I hear it all the time. “Okay, I’ll stop right there so I don’t spoil the book/movie for you.”
To which I often say: “Oh, no, it’s okay. So, what happened next?”
Apparently, many people do not want to be told the turning points or, at least, the ending of a novel or movie until they got hold of the book or watch the movie themselves. It’s a delayed gratification thing, I guess. So, it has become a rule of thumb among book and movie reviewers to not reveal whether the hero dies or survives in the end. In social networking sites for bibliophiles like Goodreads, you would find some book reviews with a notice in the beginning that goes: This review may contain spoilers.
So I think I am one of those few people who don’t mind some spoiling, because spoilers do not necessarily ruin the experience for me.

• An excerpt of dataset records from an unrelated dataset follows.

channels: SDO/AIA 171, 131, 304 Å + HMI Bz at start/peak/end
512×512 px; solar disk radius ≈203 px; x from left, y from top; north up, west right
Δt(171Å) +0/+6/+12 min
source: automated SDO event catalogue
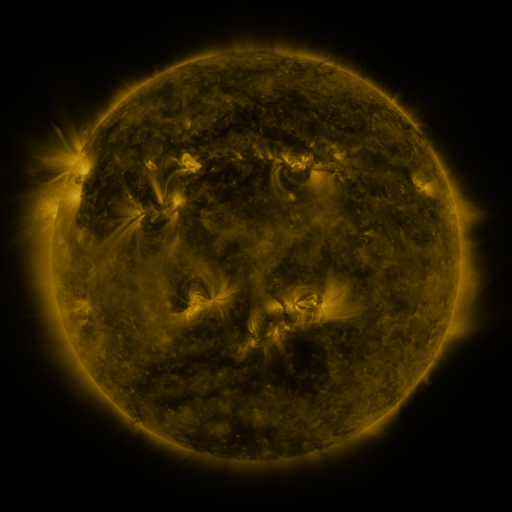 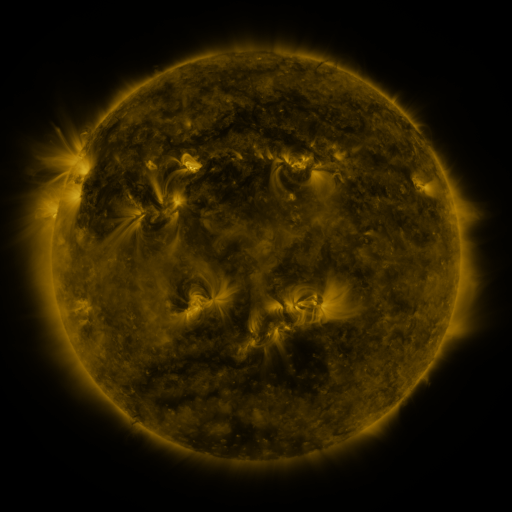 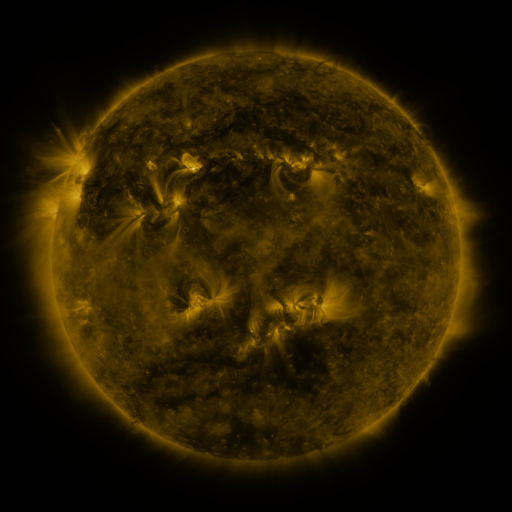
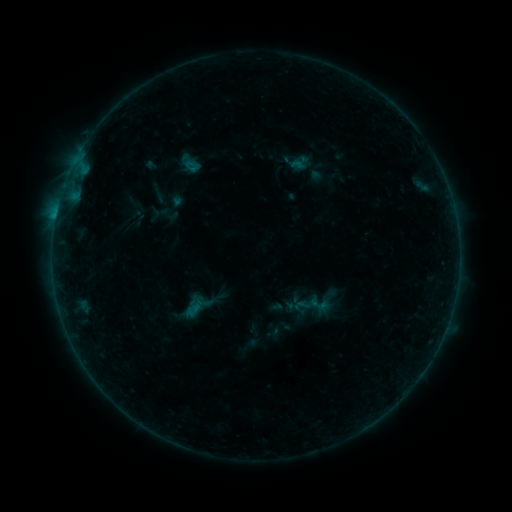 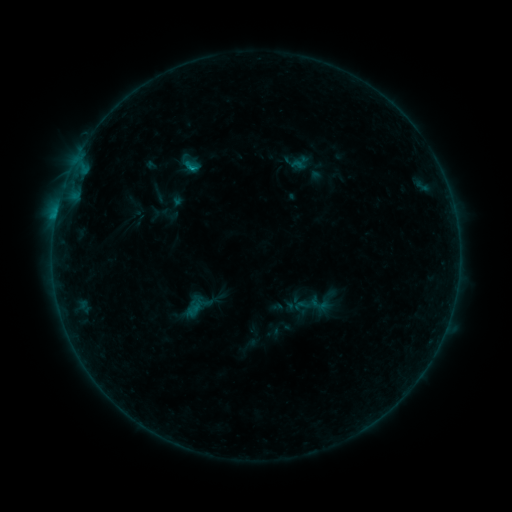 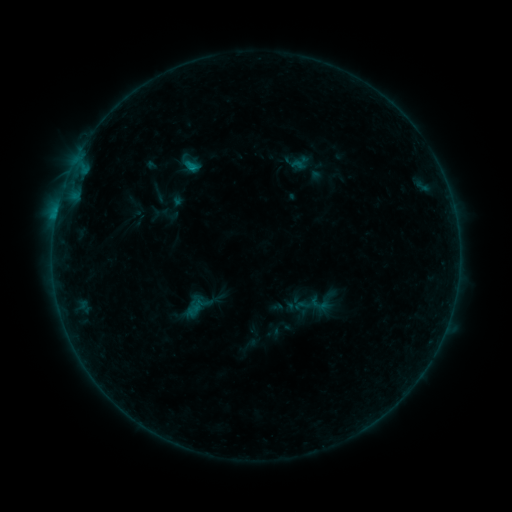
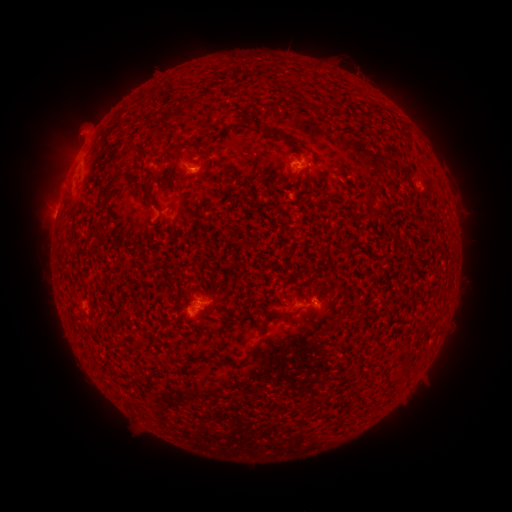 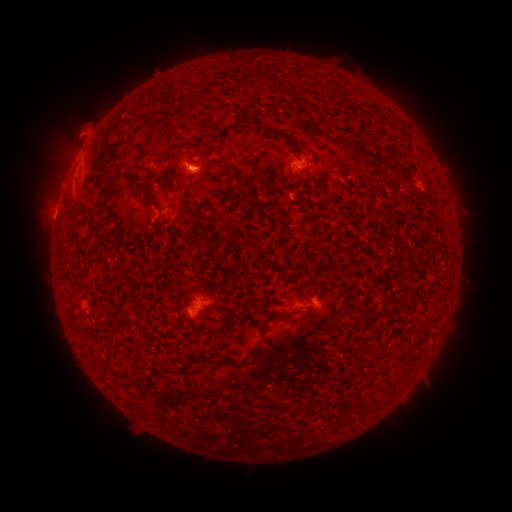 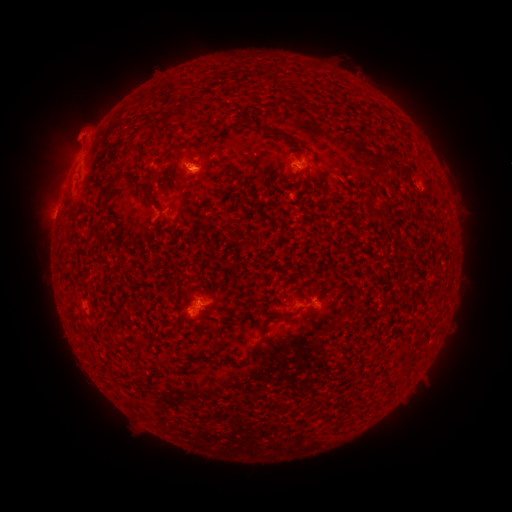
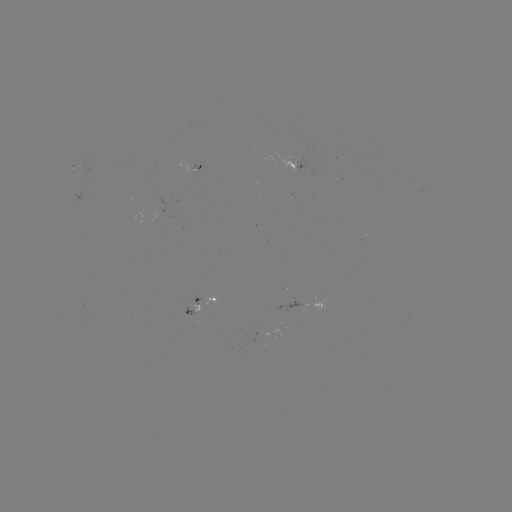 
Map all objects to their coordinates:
B4.7 flare: (193, 168)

The thing that is given away by spoilers is the sequence of events, or the plot. But there is more to a story than its plot. Equally deserving appreciation are the characters and their interiors lives, the setting, the author’s voice or writing style, etc. For movies, there are the mise en scene, musical score, editing, etc. And of course, there’s the insight, which often varies from reader/moviegoer to another. All these work together to achieve that ephiphany that lights in you after the last page is turned, that born-again feeling you have that makes you remain in your seat while others are already making their way to the theater exits.
Take, for example, your favorite book or movie. You’ve read/watched or seen it a countless times, which means on the second time, you were already reading/viewing a “spoiled” book/movie. Yet, on the 1, 456th time, no love seems to have been lost.
It has become my habit to bring a book wherever I go, in the same way that Linus carries his comfort blanket around. Often, the book I grab in that hasty moment shortly before I step out of the house is Haruki Murakami’s Sputnik Sweetheart. It has kept me company while in a bus caught in heavy traffic or while in a queue in a government office that never seem to move. I can recite now some passages from it without looking. For some reasons, I never get tired of it.
I suppose no amount of spoiling can put a good book down.